Another subtlety is that hires from unemployment are a subset of overall hiring - they omit hires of the already employed, and hires of those not in the labor force. A third is that the Chicago Fed’s estimated flows are not the same ones as those published directly by the BLS.4
Because some of the inputs to this model will not be published during the shutdown, my guess is its accuracy will be negatively impacted. (And of course, the longer the shutdown lasts, the more it could drift off course.) But I’m extremely glad to have it.
3. Revelio
The Revelio data set calculates a bunch of indicators. The data I’m most interested use LinkedIn profiles as its source.5 Revelio calculates separations (which it calls “attrition”) and hiring, then uses both to calculate a net employment growth measure.
As with ADP, Revelio has an underlying dependence on the BLS - they reweight their underlying dataset using the annual Occupational Employment & Wage Statistics data. This is important because LinkedIn membership has a well-known bias toward white-collar roles (though this bias has diminished over time). If the BLS stopped publishing that data, Revelio would need to find another (currently non-existent) source of relatively timely ground truth.
Another well-known issue with LinkedIn data is “delayed profile updating”. A person may start or end a job in August 2025 but not report it on their profile until November 2026, so if you don’t correct for it you’ll have large, predictable undercounts of hires and separations in recent data. Revelio makes a valiant effort to correct for these, much like we did when I was at LinkedIn.
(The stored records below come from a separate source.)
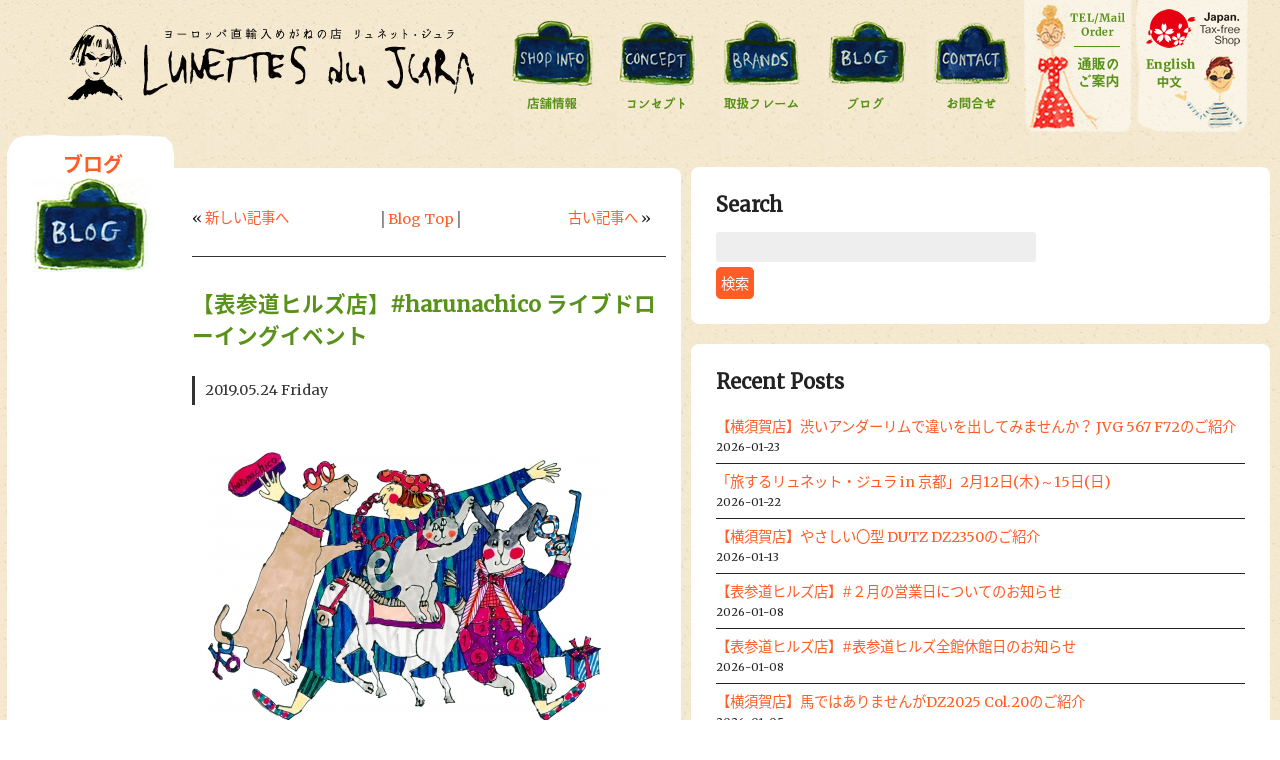

--- FILE ---
content_type: application/javascript
request_url: https://lunettes.jurajura.jp/wp-content/plugins/wc-shortcodes/public/assets/js/rsvp.js
body_size: 273
content:
( function( $ ) {
	"use strict";

	$(document).ready(function() {

		$('.wc-shortcodes-rsvp').each( function() {
			var $this;

			$this = $(this);

			$this.find('.rsvp-button').click( function() {
				var $button = $(this);
				var data =  $this.find('.rsvp-data').serialize();
				var $message = $this.find('.rsvp-message');
				var $messageParent = $message.parent();
				$message.text("Sending...");
				$messageParent.removeClass('wc-shortcodes-box-warning wc-shortcodes-box-success').addClass('wc-shortcodes-box-info').show();

				$.post(
					WCShortcodes.ajaxurl,
					data,
					function( response ) {
						if (response.success) {
							$message.text(response.message);
							$messageParent.removeClass('wc-shortcodes-box-warning wc-shortcodes-box-info').addClass('wc-shortcodes-box-success').show();
							$button.hide();
						}
						else {
							$message.text(response.message);
							$messageParent.removeClass('wc-shortcodes-box-success wc-shortcodes-box-info').addClass('wc-shortcodes-box-warning').show();
						}
					}
				);
			});
		});

	});
} )( jQuery );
I feel good about Revelio’s correction for the hiring undercount; I am a little more concerned about their correction for the separations undercount, because such a correction is really hard! Quits reporting on LinkedIn is likely to be more timely than layoff reporting; and if the underlying frequency of layoffs and quits are changing, that means that you’ll (probably) undercount separations when layoffs are high and overcount separations when layoffs are low. So I suspect the net employment headcount will be too optimistic if we tip into a downturn. (Am open to being wrong on this!)
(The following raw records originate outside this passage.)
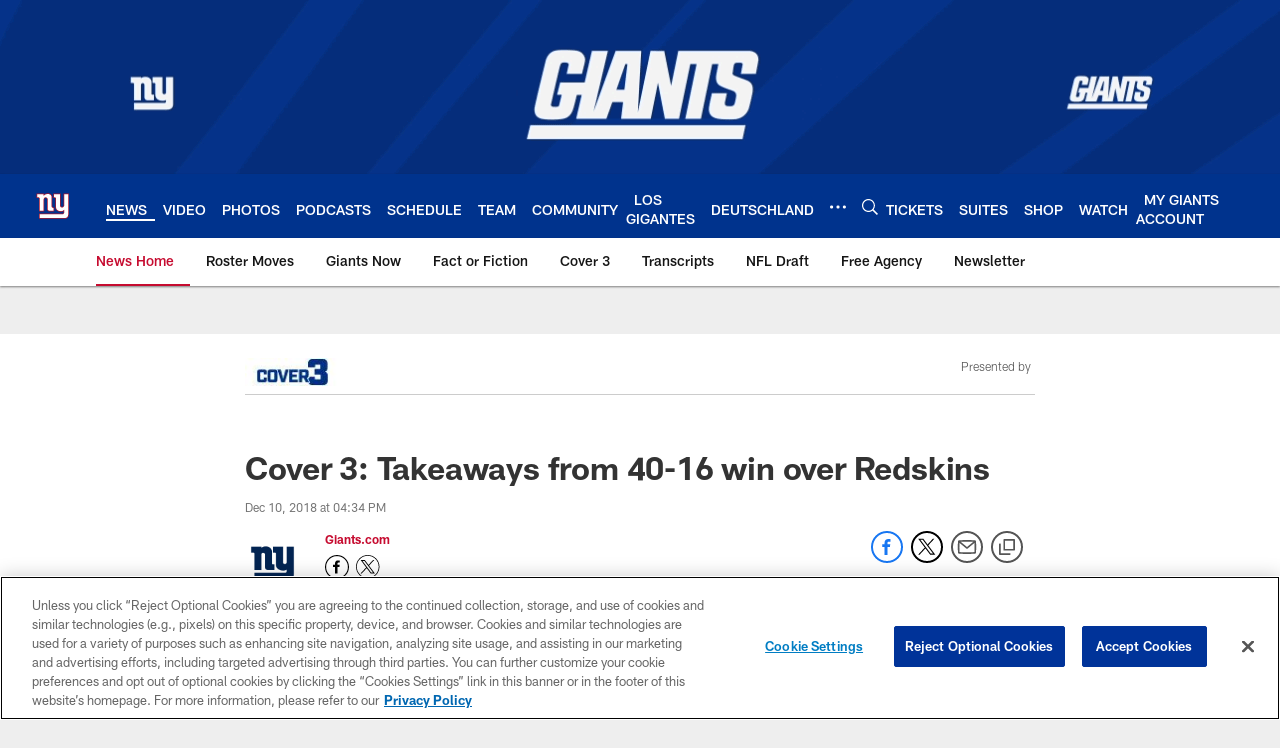

--- FILE ---
content_type: text/html; charset=utf-8
request_url: https://www.google.com/recaptcha/api2/aframe
body_size: 247
content:
<!DOCTYPE HTML><html><head><meta http-equiv="content-type" content="text/html; charset=UTF-8"></head><body><script nonce="bdYudsIBiYQaMe00ZDVNKg">/** Anti-fraud and anti-abuse applications only. See google.com/recaptcha */ try{var clients={'sodar':'https://pagead2.googlesyndication.com/pagead/sodar?'};window.addEventListener("message",function(a){try{if(a.source===window.parent){var b=JSON.parse(a.data);var c=clients[b['id']];if(c){var d=document.createElement('img');d.src=c+b['params']+'&rc='+(localStorage.getItem("rc::a")?sessionStorage.getItem("rc::b"):"");window.document.body.appendChild(d);sessionStorage.setItem("rc::e",parseInt(sessionStorage.getItem("rc::e")||0)+1);localStorage.setItem("rc::h",'1769048638904');}}}catch(b){}});window.parent.postMessage("_grecaptcha_ready", "*");}catch(b){}</script></body></html>

--- FILE ---
content_type: text/javascript; charset=utf-8
request_url: https://auth-id.giants.com/accounts.webSdkBootstrap?apiKey=4_mBuHtGsXVNDHn5crFoXSQQ&pageURL=https%3A%2F%2Fwww.giants.com%2Fnews%2Fcover-3-takeaways-from-40-16-win-over-redskins&sdk=js_latest&sdkBuild=18435&format=json
body_size: 415
content:
{
  "callId": "019be383f1717aec8acecada1899f934",
  "errorCode": 0,
  "apiVersion": 2,
  "statusCode": 200,
  "statusReason": "OK",
  "time": "2026-01-22T02:23:53.722Z",
  "hasGmid": "ver4"
}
Another mild gripe I have with the Revelio data: they use 12 month smoothing on hiring and separations. This is implemented for noise reduction purposes, but as you can see from this chart also significantly reduces the signal - the peaks in hiring and separations is observed quite late:
At any rate, while net employment growth will get most of the attention, I think Revelio’s hiring rate estimate, smoothed as it is, is the most valuable part of the report. Like the JOLTS hiring rate (and unlike net employment growth), it’s relatively insulated from the labor supply issue.
I find the separations rate to be less valuable because, data reporting lag issues aside, it blurs the powerful signal of its two core components: hiring and layoffs. I would love for Revelio to explore ways of calculating them separately.
So far there’s no reason to believe that tampering has happened. But going forward it’s a very real and unsettling risk.
In all likelihood, they could use stale weights for a while. But at some point representation worries would emerge if there was no replacement.)
I’ve done some preliminary comparisons to the flow data and it seems reasonably close.
The BLS flow data look at directly measured transitions, whereas the Chicago Fed approach looks at changes in aggregates. So the BLS flow data undercounts some transitions (from people who enter or exit the sample); the Chicago Fed approach imputes flows rather than measuring them directly.
Revelio also calculates data on openings - my guess is the most relevant point of comparison here is Indeed. I’ll let others discuss the differences there.
If we're going to have government shutdowns on a regular basis, then maybe the BLS should be moved under the Federal Reserve, or at least funded by the Fed.